__REQUIRED WORK__: Reproduce the text of every item below word for word, leaving out the pictures.

════════

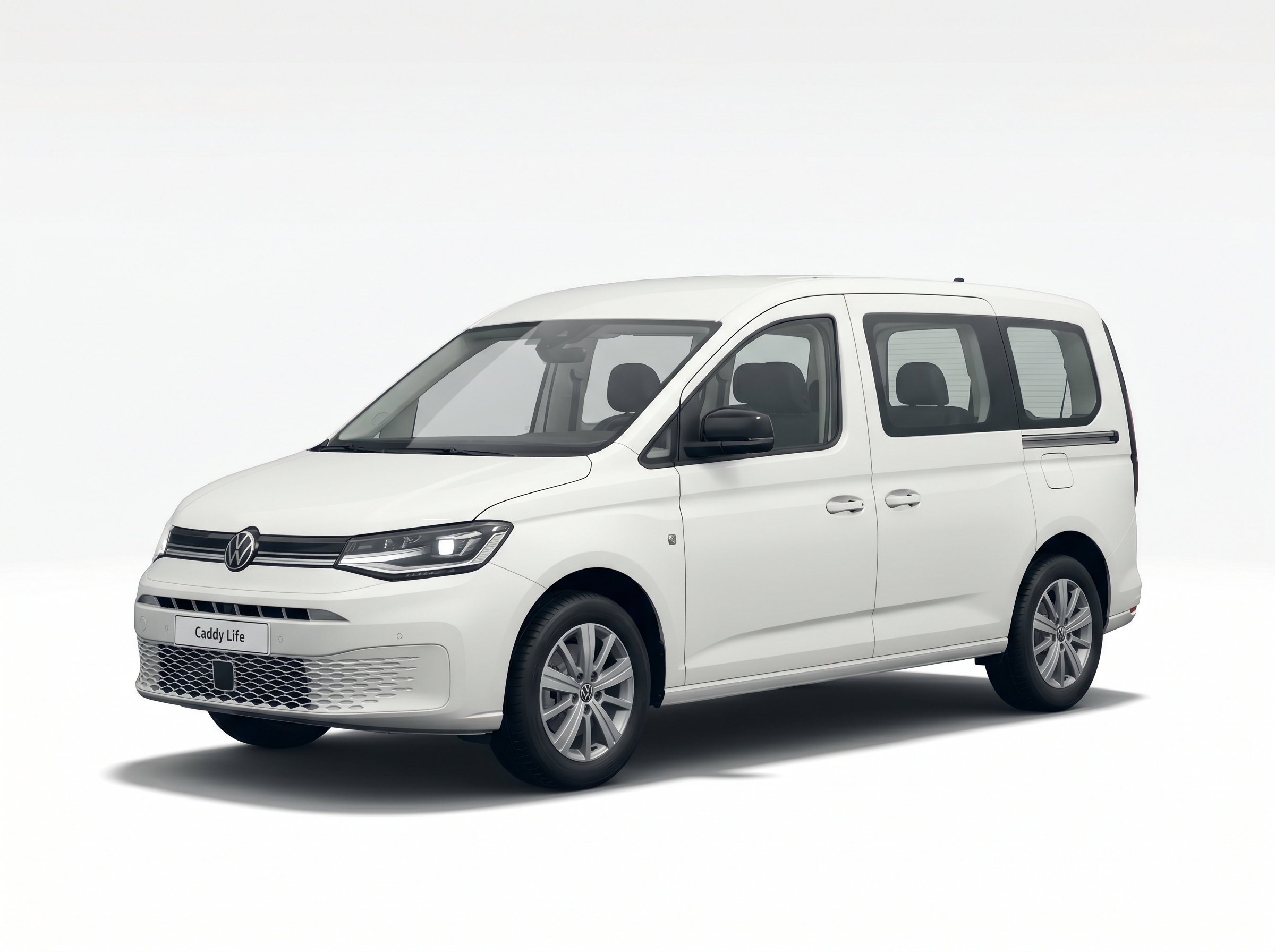 VW Caddy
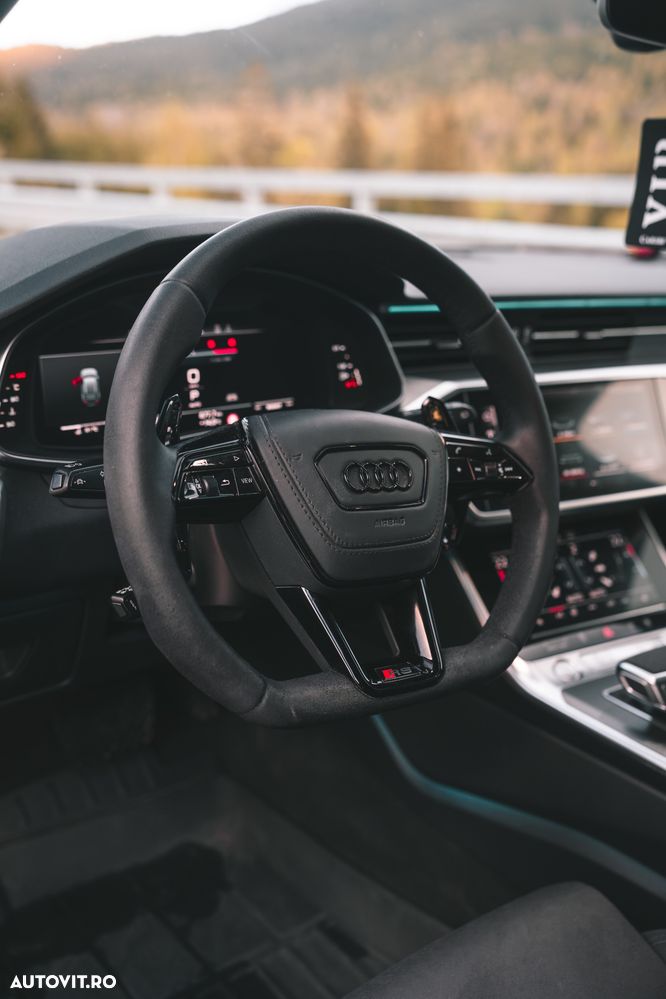 Audi A6 Limuzina 3.0 50 TDI quattro Tiptronic Design - 15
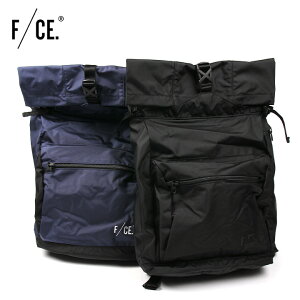 【50%OFF】【送料無料】RN ROLLTOP ロビックナイロン ロールトップ 【F/CE. / エフシーイー】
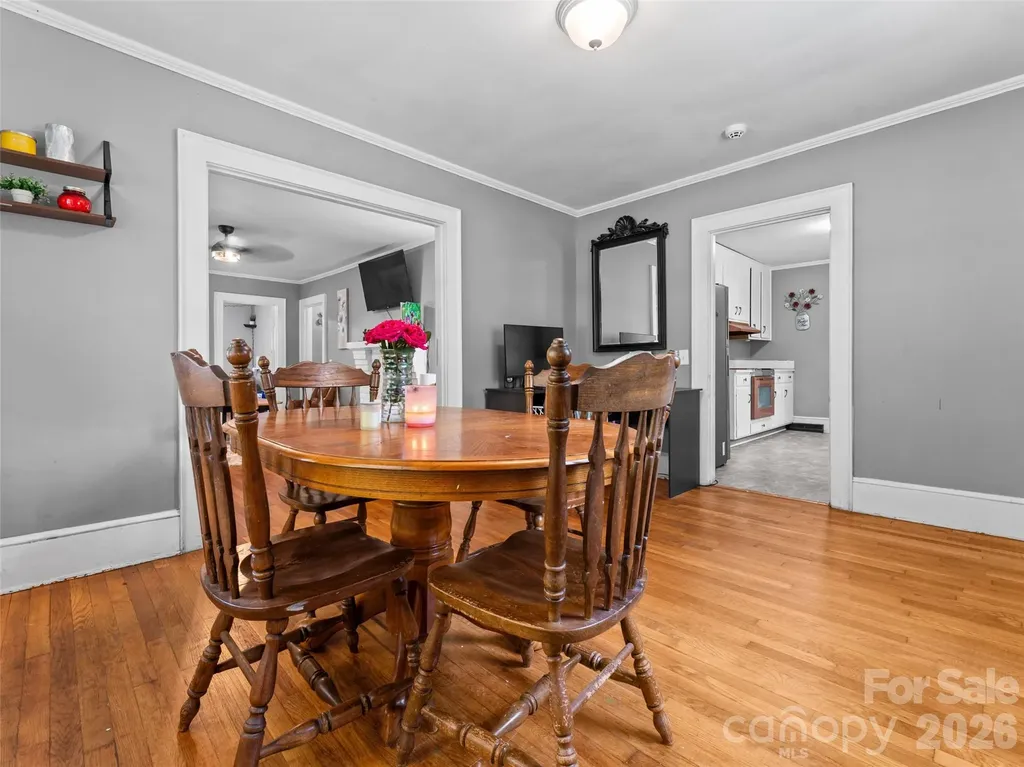 428 Oakland Road Spindale NC 28160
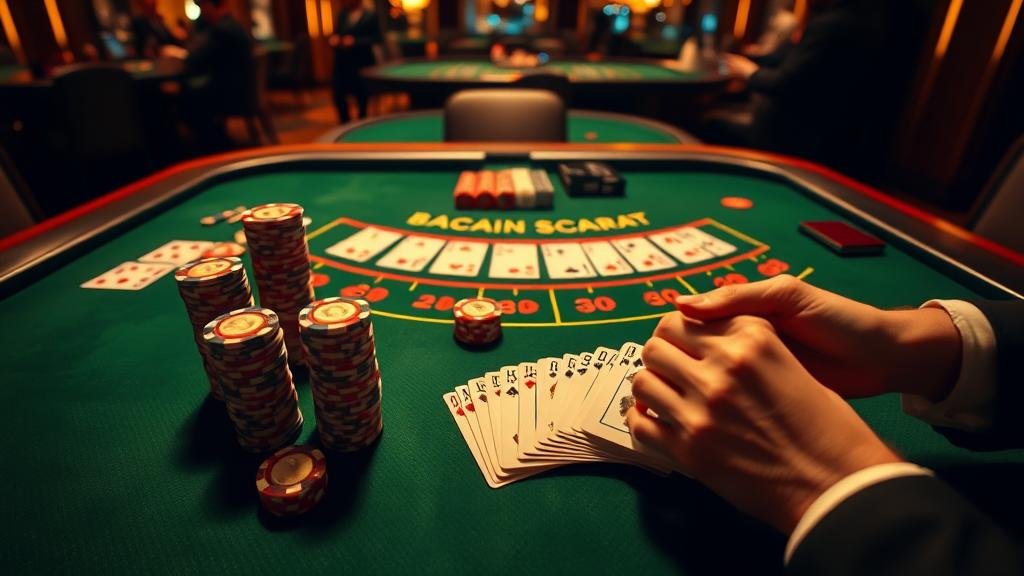 เล่นบาคาร่าบนมือถือ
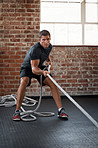 Get a grip on fitness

════════

__OUTPUT OF THE TASK__:
 VW Caddy
 Audi A6 Limuzina 3.0 50 TDI quattro Tiptronic Design - 15
 【50%OFF】【送料無料】RN ROLLTOP ロビックナイロン ロールトップ 【F/CE. / エフシーイー】
 428 Oakland Road Spindale NC 28160
 เล่นบาคาร่าบนมือถือ
 Get a grip on fitness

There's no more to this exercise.